Experts from Karnataka say that the fall in the rank of the state in the Health Index Report 2015-2016 is attributed to the over estimation of other states with respect to their performance in the Health sector.

Bangalore, March 13, 2018: The Society for Community Health Awareness Research and Action (SOCHARA) disagree with the Health Index Report 2015-2016 for Karnataka.

The report produced by the National Institution for Transforming India (NITI Aayog), highlights that the state has slipped from seventh position in 2014-15 to the ninth position in 2015-16.

Society for Community Health Awareness Research and Action (SOCHARA) states the report on health index is based on various indicators and data for each indicator is compiled and given by the states.

Dr. Ravi Narayan, Community Health Advisor for Public Health, Industrial Health, Preventive and Social medicine of SOCHARA, said, “It is important to know that what are the indicators that are been used by different states. The indicators should be given and compiled centrally by NITI Aayog. In the present method of doing this calculation any state in order to win the competition can manipulate the data and show it to NITI Aayog.”

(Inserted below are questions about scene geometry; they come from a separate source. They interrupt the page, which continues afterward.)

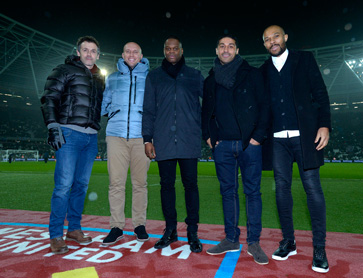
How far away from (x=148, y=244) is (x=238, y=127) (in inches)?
62.6

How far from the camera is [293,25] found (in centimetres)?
3300

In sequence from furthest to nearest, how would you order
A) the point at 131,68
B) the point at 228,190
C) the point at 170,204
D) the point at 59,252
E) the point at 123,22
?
the point at 123,22
the point at 131,68
the point at 170,204
the point at 228,190
the point at 59,252

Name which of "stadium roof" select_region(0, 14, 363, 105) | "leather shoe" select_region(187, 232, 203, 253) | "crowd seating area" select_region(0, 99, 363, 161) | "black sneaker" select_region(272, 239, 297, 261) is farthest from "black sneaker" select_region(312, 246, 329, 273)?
"crowd seating area" select_region(0, 99, 363, 161)

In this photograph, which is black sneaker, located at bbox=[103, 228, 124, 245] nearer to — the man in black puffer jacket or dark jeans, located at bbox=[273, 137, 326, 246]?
the man in black puffer jacket

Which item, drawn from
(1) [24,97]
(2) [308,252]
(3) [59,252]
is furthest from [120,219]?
(1) [24,97]

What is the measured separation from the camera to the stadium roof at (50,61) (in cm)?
2530

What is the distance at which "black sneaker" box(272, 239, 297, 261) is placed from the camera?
2588 millimetres

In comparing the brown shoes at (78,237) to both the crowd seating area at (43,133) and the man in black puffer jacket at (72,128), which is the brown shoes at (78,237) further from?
the crowd seating area at (43,133)

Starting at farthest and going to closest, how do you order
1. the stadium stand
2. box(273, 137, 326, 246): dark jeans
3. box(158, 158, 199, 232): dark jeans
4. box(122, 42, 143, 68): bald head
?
the stadium stand
box(122, 42, 143, 68): bald head
box(158, 158, 199, 232): dark jeans
box(273, 137, 326, 246): dark jeans

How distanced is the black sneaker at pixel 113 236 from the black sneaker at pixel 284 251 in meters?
1.66

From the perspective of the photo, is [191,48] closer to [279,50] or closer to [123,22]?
[123,22]

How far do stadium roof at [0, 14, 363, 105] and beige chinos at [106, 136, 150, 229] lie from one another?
2359 cm

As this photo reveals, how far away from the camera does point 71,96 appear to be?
10.2 feet

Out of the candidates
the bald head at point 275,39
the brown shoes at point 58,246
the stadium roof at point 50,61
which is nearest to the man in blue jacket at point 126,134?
the brown shoes at point 58,246
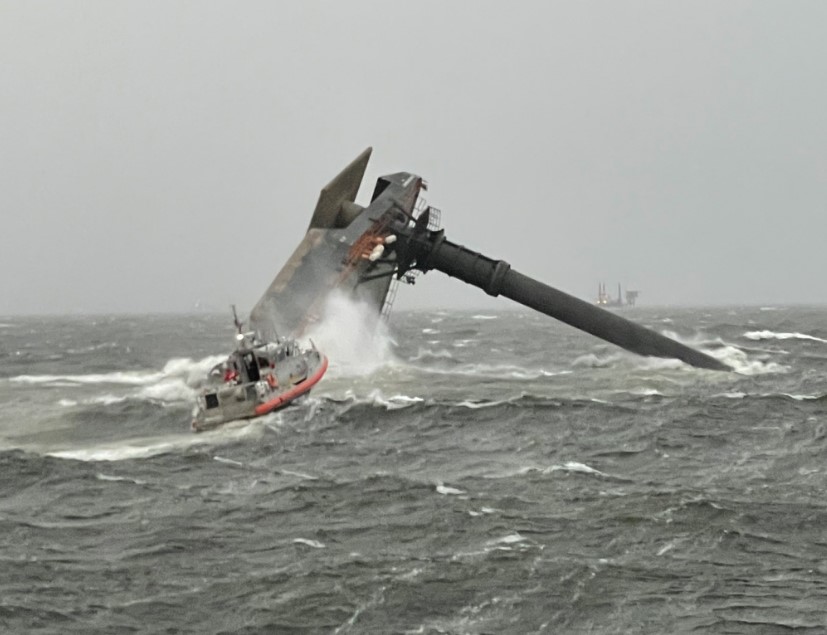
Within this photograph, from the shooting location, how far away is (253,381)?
135 feet

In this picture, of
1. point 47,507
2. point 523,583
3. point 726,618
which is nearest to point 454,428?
point 47,507

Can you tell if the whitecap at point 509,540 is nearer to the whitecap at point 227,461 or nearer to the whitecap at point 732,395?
the whitecap at point 227,461

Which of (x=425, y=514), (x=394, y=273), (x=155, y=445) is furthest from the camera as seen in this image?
(x=394, y=273)

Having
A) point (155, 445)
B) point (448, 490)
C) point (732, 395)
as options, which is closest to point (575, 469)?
point (448, 490)

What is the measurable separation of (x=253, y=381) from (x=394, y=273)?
18129 millimetres

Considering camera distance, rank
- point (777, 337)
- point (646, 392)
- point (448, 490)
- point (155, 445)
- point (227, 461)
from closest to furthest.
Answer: point (448, 490) → point (227, 461) → point (155, 445) → point (646, 392) → point (777, 337)

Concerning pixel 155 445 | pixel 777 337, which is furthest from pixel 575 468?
pixel 777 337

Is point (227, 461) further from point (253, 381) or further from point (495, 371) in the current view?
point (495, 371)

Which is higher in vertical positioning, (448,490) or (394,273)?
(394,273)

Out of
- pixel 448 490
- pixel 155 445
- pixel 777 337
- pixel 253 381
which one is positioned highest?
pixel 253 381

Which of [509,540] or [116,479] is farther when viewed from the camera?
[116,479]

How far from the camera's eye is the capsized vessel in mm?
38438

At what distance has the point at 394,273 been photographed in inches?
2265

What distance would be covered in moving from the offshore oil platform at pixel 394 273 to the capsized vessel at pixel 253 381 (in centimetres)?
1006
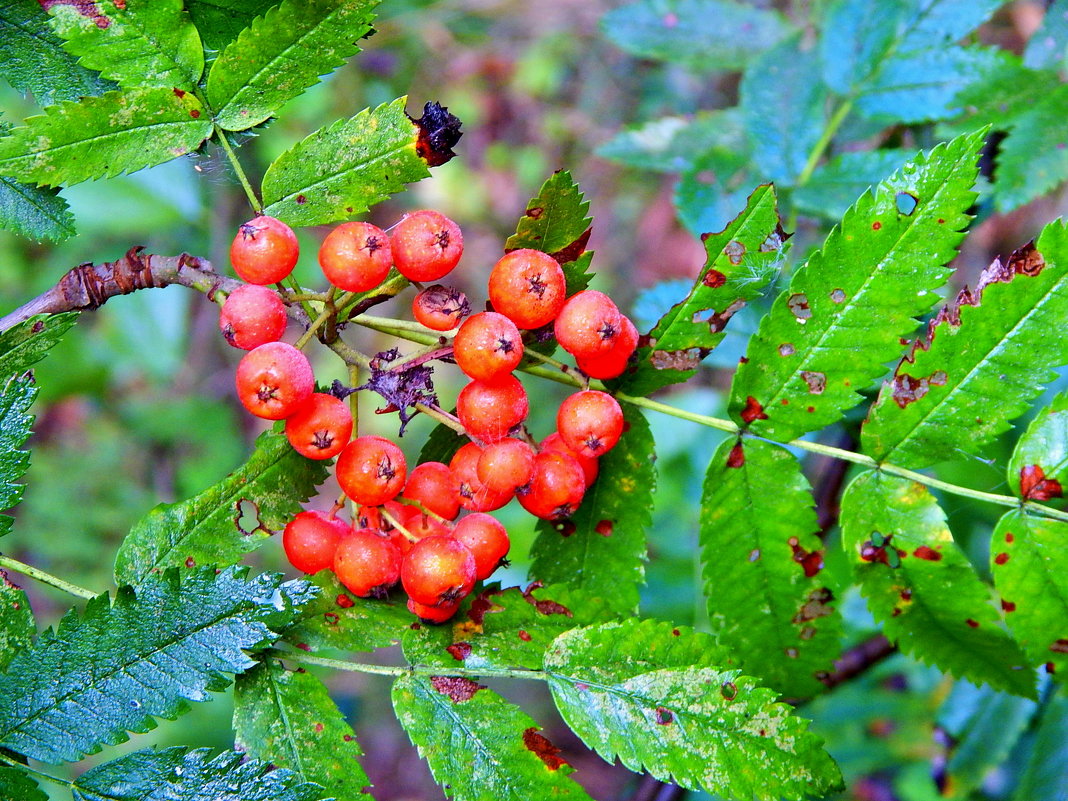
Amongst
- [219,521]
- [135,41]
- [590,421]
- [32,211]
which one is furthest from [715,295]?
[32,211]

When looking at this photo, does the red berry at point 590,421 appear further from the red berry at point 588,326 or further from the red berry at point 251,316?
the red berry at point 251,316

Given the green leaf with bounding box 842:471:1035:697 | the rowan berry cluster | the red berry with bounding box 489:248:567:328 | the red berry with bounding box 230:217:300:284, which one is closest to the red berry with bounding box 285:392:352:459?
the rowan berry cluster

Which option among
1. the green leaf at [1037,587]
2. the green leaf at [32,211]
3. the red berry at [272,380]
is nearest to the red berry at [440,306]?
the red berry at [272,380]

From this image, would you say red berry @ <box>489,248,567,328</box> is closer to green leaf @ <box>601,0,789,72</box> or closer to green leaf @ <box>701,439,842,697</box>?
green leaf @ <box>701,439,842,697</box>

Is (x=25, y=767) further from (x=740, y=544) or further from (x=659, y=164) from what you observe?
(x=659, y=164)

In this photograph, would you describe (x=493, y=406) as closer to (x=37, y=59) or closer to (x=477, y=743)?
(x=477, y=743)
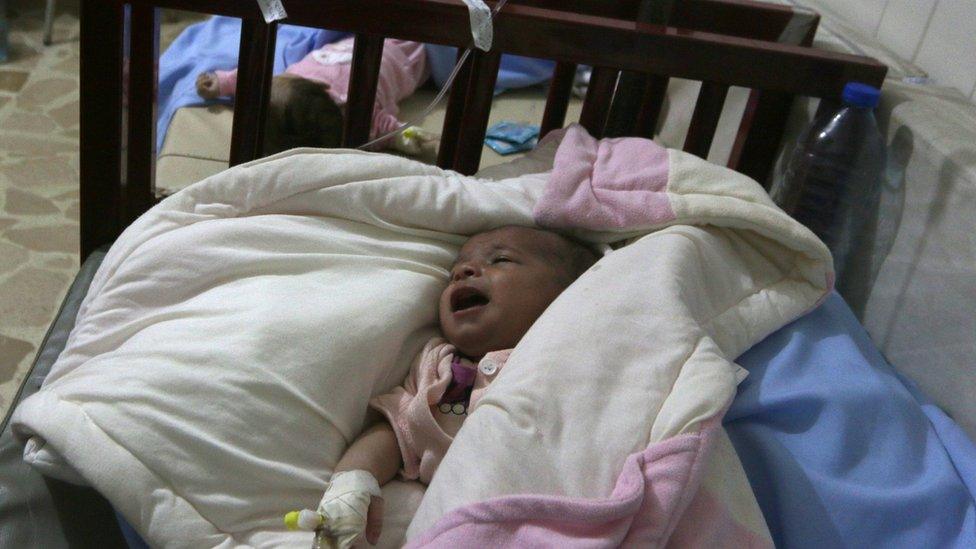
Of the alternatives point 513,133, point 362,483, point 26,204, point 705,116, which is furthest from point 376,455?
point 26,204

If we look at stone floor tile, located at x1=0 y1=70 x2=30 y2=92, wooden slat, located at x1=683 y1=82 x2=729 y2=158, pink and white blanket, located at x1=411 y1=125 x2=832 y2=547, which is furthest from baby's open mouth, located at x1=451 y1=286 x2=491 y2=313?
stone floor tile, located at x1=0 y1=70 x2=30 y2=92

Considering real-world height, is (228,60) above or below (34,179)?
above

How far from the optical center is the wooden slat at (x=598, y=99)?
1241 millimetres

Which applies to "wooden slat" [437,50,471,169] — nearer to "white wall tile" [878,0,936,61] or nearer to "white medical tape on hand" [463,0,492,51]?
"white medical tape on hand" [463,0,492,51]

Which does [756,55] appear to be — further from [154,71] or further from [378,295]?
[154,71]

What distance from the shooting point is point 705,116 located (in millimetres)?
1287

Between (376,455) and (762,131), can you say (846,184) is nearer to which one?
(762,131)

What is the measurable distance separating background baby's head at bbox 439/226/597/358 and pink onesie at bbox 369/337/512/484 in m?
0.03

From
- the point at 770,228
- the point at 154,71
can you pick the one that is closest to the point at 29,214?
the point at 154,71

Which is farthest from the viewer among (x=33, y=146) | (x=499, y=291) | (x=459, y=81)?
(x=33, y=146)

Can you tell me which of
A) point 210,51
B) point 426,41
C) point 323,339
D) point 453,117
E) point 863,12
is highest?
point 863,12

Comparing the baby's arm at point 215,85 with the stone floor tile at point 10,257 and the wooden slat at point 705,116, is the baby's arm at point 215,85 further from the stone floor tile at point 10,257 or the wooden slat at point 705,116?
the wooden slat at point 705,116

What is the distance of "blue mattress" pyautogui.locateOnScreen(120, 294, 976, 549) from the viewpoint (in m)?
0.89

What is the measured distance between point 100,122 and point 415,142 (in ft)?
2.13
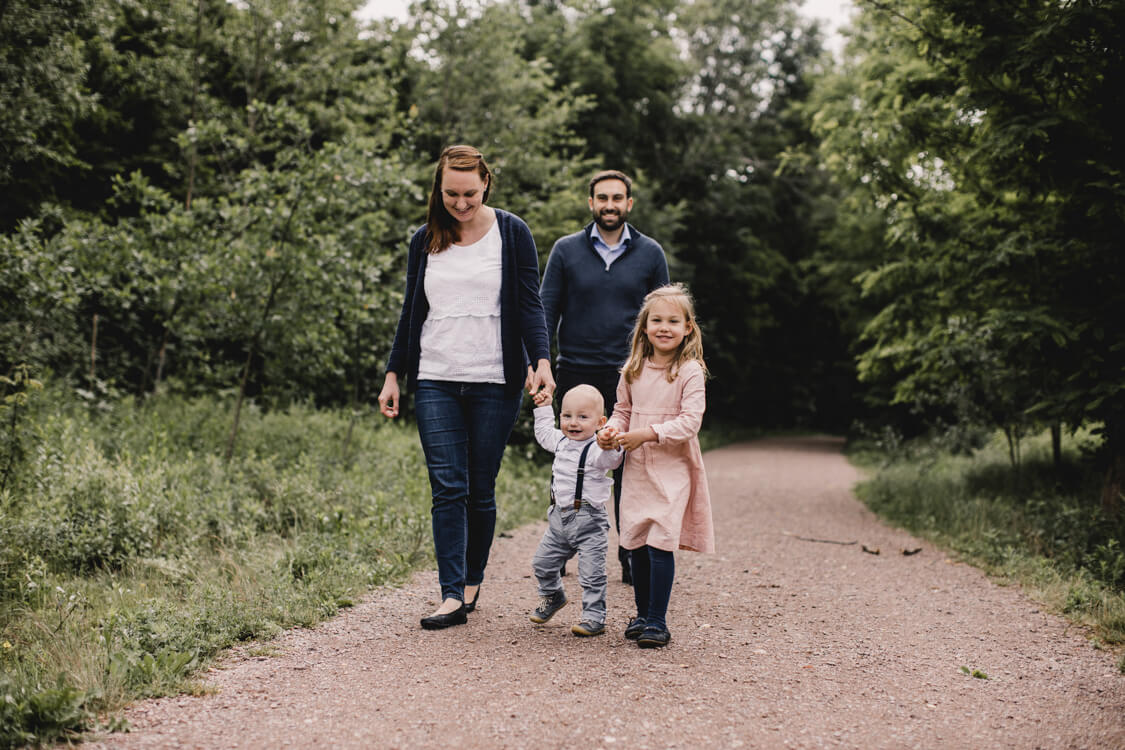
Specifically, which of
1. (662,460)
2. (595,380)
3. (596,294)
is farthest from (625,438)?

“There is a need of co-operative federalism wherein state, center and local bodies come together to solve the problem rather than putting out numbers and ranking health index”, Dr. Narayan further added.

On improving the health situation in the state Dr. Narayan said that we need more public health doctors, family medicine and general planning doctors at the district level in rural Karnataka to make the situation better.

However, Dr. Alok Kumar, public health advisor, NITI Aayog said that the data is being compiled by the third party who do their independent survey and make the report.

But NITI Aayog’s reference guidebook published in the year 2016 clearly state under the methodology section “States will enter basic data for each indicator for a base year and a reference year which will be specified based on the availability of data.”

Dr. N Devadasan, Director of Institute of Public Health, Bangalore said, “Though the data is good but as far as those specific data which are complied by various states can be fabricated.”

Dr. Naina Rani, public health advisor, Karnataka health and family welfare said that though the reports have many faults in it but being a government employee she cannot comment against NITI Aayog’s report.